Bourses canadiennes de la Francophonie

Je suis comorien et bénéficiaire d'une bourse de la Francophonie depuis trois ans. Je pense qu'il est utile de faire partager mon expérience d’étudiant au Canada aux Comoriens désirant postuler à une bourse de la Francophonie.

Depuis sa création en 1987 , le programme canadien de bourses de la Francophonie accueille chaque année un fort contingent d’étudiants boursiers originaires de 35 pays ayant en commun l’usage du français . Les boursiers viennent au Canada pour y faire des études de baccalauréat ( licence), de maîtrise ou de doctorat dans un domaine correspondant à une priorité nationale de développement.

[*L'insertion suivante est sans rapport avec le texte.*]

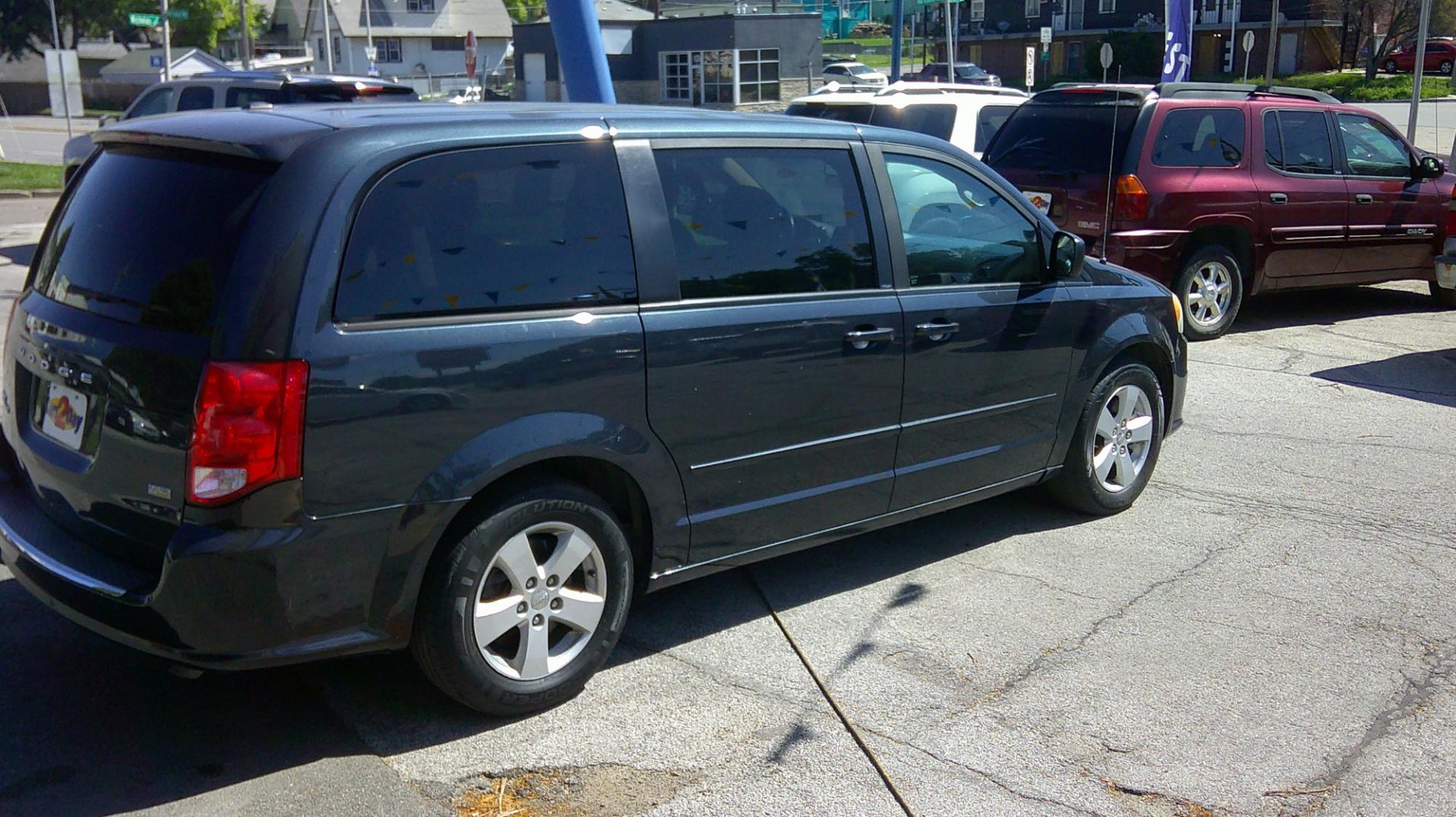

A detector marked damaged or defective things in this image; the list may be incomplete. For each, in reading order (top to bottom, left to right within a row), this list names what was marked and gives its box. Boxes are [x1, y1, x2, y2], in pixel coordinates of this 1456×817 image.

cracked asphalt pavement [2, 196, 1456, 813]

La République Fédérale Islamique des Comores (RFIC) membre à part entière de la Francophonie bénéficie des bourses de cette organisation. Des Comoriens ont pu faire leurs études au Canada par le biais de ces bourses.

La sélection se fait à 2 niveaux. Chaque pays francophone bénéficiaire organise un concours national sur dossier. Chaque pays doit retenir les 16 meilleures candidatures: 8 femmes et 8 hommes. La parité entre les sexes est obligatoire; au départ, il faut favoriser l'égalité des chances. Les candidatures retenues sont envoyées au Canada pour concourir avec les autres candidats des 34 autres pays. Il n’y a pas de cota par pays. C’est un concours international, sur dossier.

La sélection au niveau international se fait da la manière suivante: au Canada, il y a 17 universités qui dispensent des cours en français. Chaque université délègue 2 membres pour le jury. Ces membres réévaluent tous les dossiers, ils attribuent à chaque dossier une note de 0 à 100% et c’est après cette évaluation qu’ils choisissent les heureux élus. Seuls les meilleurs passent.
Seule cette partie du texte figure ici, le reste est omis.